Generative AI and the modern dog have a lot in common.
Humans began domesticating wolves by using them as hunting companions, an innovation that allowed mankind to hunt at scale, according to Whit Andrews, distinguished VP analyst at Gartner. From there, dogs were used as surveillance, invader protection and to help corral and shepherd other animals.
In other words, dogs — much like AI — have specialized use cases based on the task at hand. For a shepherd, having dogs enabled better flock protection and easier flock movement from point A to point B. Shepherds could manage bigger flocks, too.
“You have to ask yourself, though, does that mean that being a shepherd is something fundamentally different? Yes, it does,” Andrews said. “[If] I have multiple assistants in herding, my work as a shepherd is essentially strategic.”
A common fear associated with AI is that it will take jobs away from people. In reality, experts say generative AI will level up work for most jobs, from repetitive tasks to more strategic ones. Some job loss or disruption is likely, but AI could create new roles, too, a process that has already started.
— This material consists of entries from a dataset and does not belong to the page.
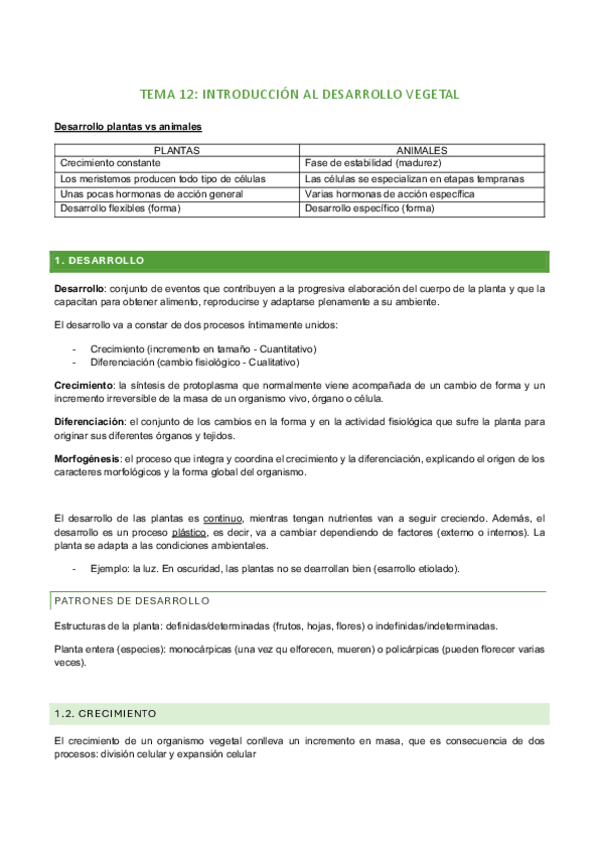 TEMA 12: INTRODUCCIÓN AL DESARROLLO VEGETAL

Desarrollo plantas vs animales

| PLANTAS | ANIMALES |
|---|---|
| Crecimiento constante | Fase de estabilidad (madurez) |
| Los meristemos producen todo tipo de células | Las células se especializan en etapas tempranas |
| Unas pocas hormonas de acción general | Varias hormonas de acción específica |
| Desarrollo flexibles (forma) | Desarrollo específico (forma) |

1. DESARROLLO

Desarrollo: conjunto de eventos que contribuyen a la progresiva elaboración del cuerpo de la planta y que la capacitan para obtener alimento, reproducirse y adaptarse plenamente a su ambiente.

El desarrollo va a constar de dos procesos íntimamente unidos:

- Crecimiento (incremento en tamaño - Cuantitativo)
- Diferenciación (cambio fisiológico - Cualitativo)

Crecimiento: la síntesis de protoplasma que normalmente viene acompañada de un cambio de forma y un incremento irreversible de la masa de un organismo vivo, órgano o célula.

Diferenciación: el conjunto de los cambios en la forma y en la actividad fisiológica que sufre la planta para originar sus diferentes órganos y tejidos.

Morfogénesis: el proceso que integra y coordina el crecimiento y la diferenciación, explicando el origen de los caracteres morfológicos y la forma global del organismo.

El desarrollo de las plantas es continuo, mientras tengan nutrientes van a seguir creciendo. Además, el desarrollo es un proceso plástico, es decir, va a cambiar dependiendo de factores (externo o internos). La planta se adapta a las condiciones ambientales.

- Ejemplo: la luz. En oscuridad, las plantas no se dearrollan bien (esarrollo etiolado).

PATRONES DE DESARROLLO

Estructuras de la planta: definidas/determinadas (frutos, hojas, flores) o indefinidas/indeterminadas.

Planta entera (especies): monocárpicas (una vez qu elforecen, mueren) o policárpicas (pueden florecer varias veces).

1.2. CRECIMIENTO

El crecimiento de un organismo vegetal conlleva un incremento en masa, que es consecuencia de dos procesos: división celular y expansión celular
Generative AI could substitute up to one-quarter of current work in the U.S. and Europe, Goldman Sachs economics research published last week shows. Around two-thirds of current jobs are exposed to some degree of AI and automation in the U.S. and Europe, according to the report.
Job disruption due to automation
Most industries could see a level of automation, from education to technology.
For finance-related jobs, such as accountants, financial advisors and traders, automation and generative AI could generate financial reports and substitute customer service. Duties like personalized financial planning and personalized legal and tax advice would be difficult to automate, according to Bill Wong, principal research director at Info-Tech Research Group.
Generative AI is expected to raise annual U.S. labor productivity growth by just under 1.5 percentage points over the 10 year period following widespread adoption, according to Goldman Sachs research. This boost could result in an increase of 7% — or almost $7 trillion — in annual global GDP over a 10 year period, the report said.
“The boost to labor productivity growth could be much smaller or larger depending on the difficulty level of tasks AI will be able to perform and how many jobs are ultimately automated,” the report said.
Some programmers have experience with AI-assisted coding tools or generators already. Within the first month of GitHub Copilot’s public release, the platform’s AI-powered programming tool added 400,000 subscribers. The autocompletion tool uses generative AI technology made with OpenAI’s Codex model. In February, GitHub Copilot was responsible for generating an average of 46% of code when using the tool, up from 27% of code in June.
Programmers and data analysts could automate code creation and generation as well as unit testing. However, the way technologists understand user requirements and architect complex solutions would be difficult to automate, according to Wong.
“Programmers do much more than just code,” Wong said. “[They] spend time on designing, brainstorming, collaborating and assessing business requirements to improve the quality of the code.”
But that doesn’t mean generative AI can’t help support programmers. Leading organizations are using generative AI to augment programmers, not replace them, Wong said.
“When ATMs came out, they thought tellers would disappear, but tellers are doing much more sophisticated things now,” Wong said. “You may need less tellers, but each one does more and that’s how we believe we will see programmers.”
Creation of new jobs
While generative AI is likely to disrupt jobs, there will also be new roles created. And this isn’t a new phenomenon.
Three in 5 workers today are employed in occupations that did not exist in 1940, “implying that over 85% of employment growth over the last 80 years is explained by the technology-driven creation of new positions,” research from a Goldman Sachs report shows.
One of those new roles created from the advancement of generative AI and large language models is a prompt engineer.
Prompt engineers develop and optimize prompts to efficiently use language models for a variety of applications and research topics, according to the Prompt Engineering Guide by DAIR.AI posted on GitHub.
Job postings for prompt engineers are popping up across sectors. Anthropic, a Google partner and selected participant in Salesforce’s generative AI fund, posted a job description for a prompt engineer and librarian. The candidate would build a library of high-quality prompts or prompt chains with an easy guide to help users search for the one they need.
Boston Children’s Hospital posted a job listing for an AI prompt engineer, which required candidates to have five years of engineering, developing or coding experience in Python or similar languages and at least two years of experience with AI and natural language processing. One of the goals is to design and develop AI prompts using LLMs for healthcare research studies and clinical practice.
“The combination of significant labor cost savings, new job creation and a productivity boost for non-displaced workers raises the possibility of a labor productivity boom like those that followed the emergence of earlier general-purpose technologies like the electric motor and personal computer,” the Goldman Sachs report said.
But job creation is unlikely to come at a one-for-one transition that every worker is comfortable with, Andrews said.
“It’s very important that we respect the profound impact of this displacement,” Andrews said. “I’m sure that any institution would not disagree with the fact that when we close a job, we don’t necessarily provide an easy path for the person to transition to the next job.”